Segment Start: Dataset records

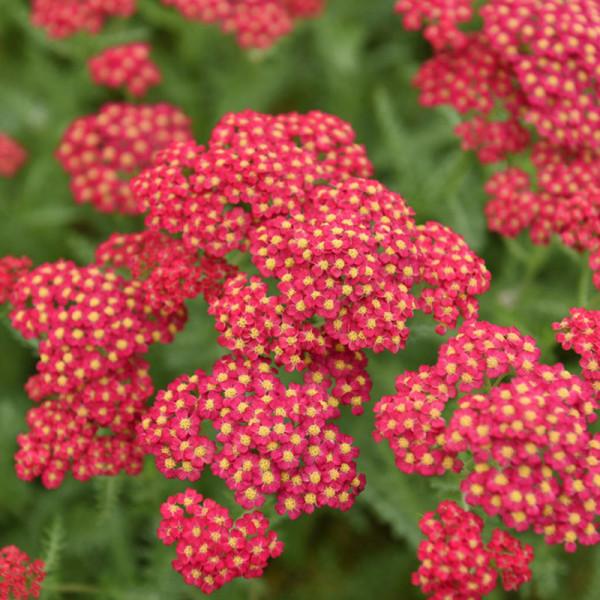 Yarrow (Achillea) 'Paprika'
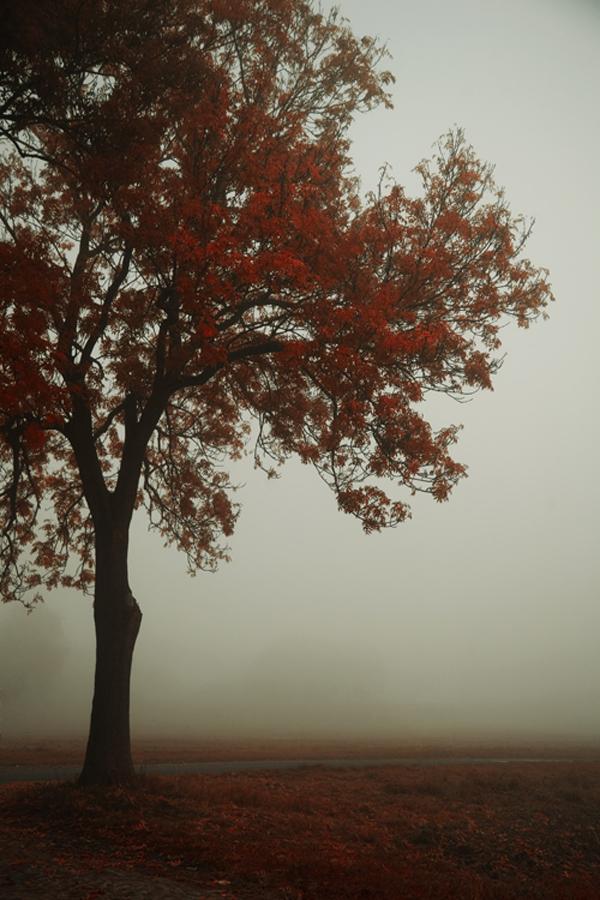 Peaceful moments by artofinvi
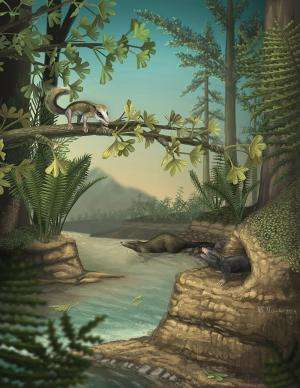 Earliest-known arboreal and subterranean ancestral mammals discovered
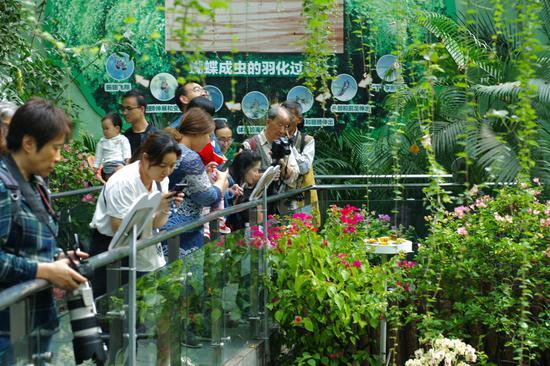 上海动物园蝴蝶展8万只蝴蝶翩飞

Segment End: Dataset records
Segment Start: Dataset records

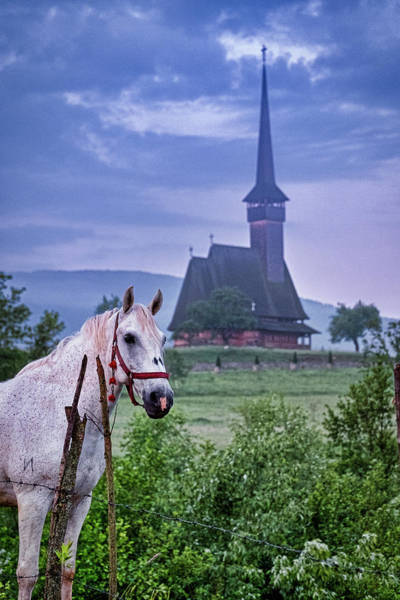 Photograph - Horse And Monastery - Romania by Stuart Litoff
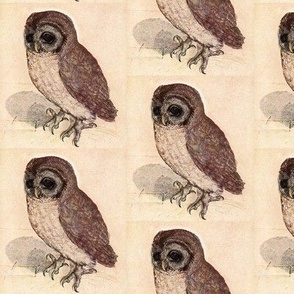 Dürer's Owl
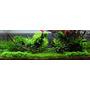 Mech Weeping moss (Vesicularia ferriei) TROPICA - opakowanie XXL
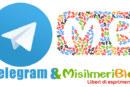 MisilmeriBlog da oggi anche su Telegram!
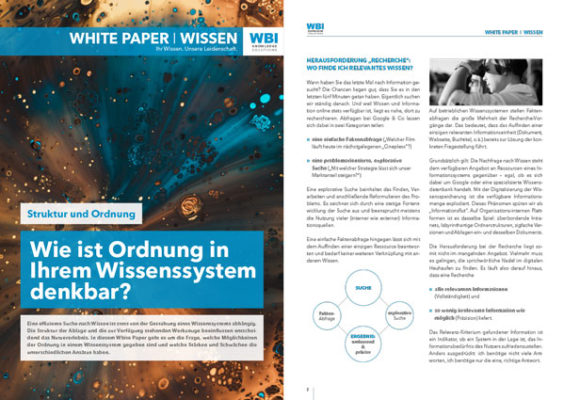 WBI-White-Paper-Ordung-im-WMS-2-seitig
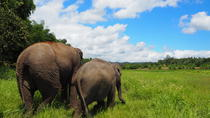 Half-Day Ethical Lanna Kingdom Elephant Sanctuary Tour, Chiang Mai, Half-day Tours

Segment End: Dataset records

Problem description —
Write out word for word the lines of the listing above from the line with "Yarrow (Achillea) 'Paprika'" to the line with "上海动物园蝴蝶展8万只蝴蝶翩飞", taking in both of those lines but no pictures.

Answer for this exercise —
 Yarrow (Achillea) 'Paprika'
 Peaceful moments by artofinvi
 Earliest-known arboreal and subterranean ancestral mammals discovered
 上海动物园蝴蝶展8万只蝴蝶翩飞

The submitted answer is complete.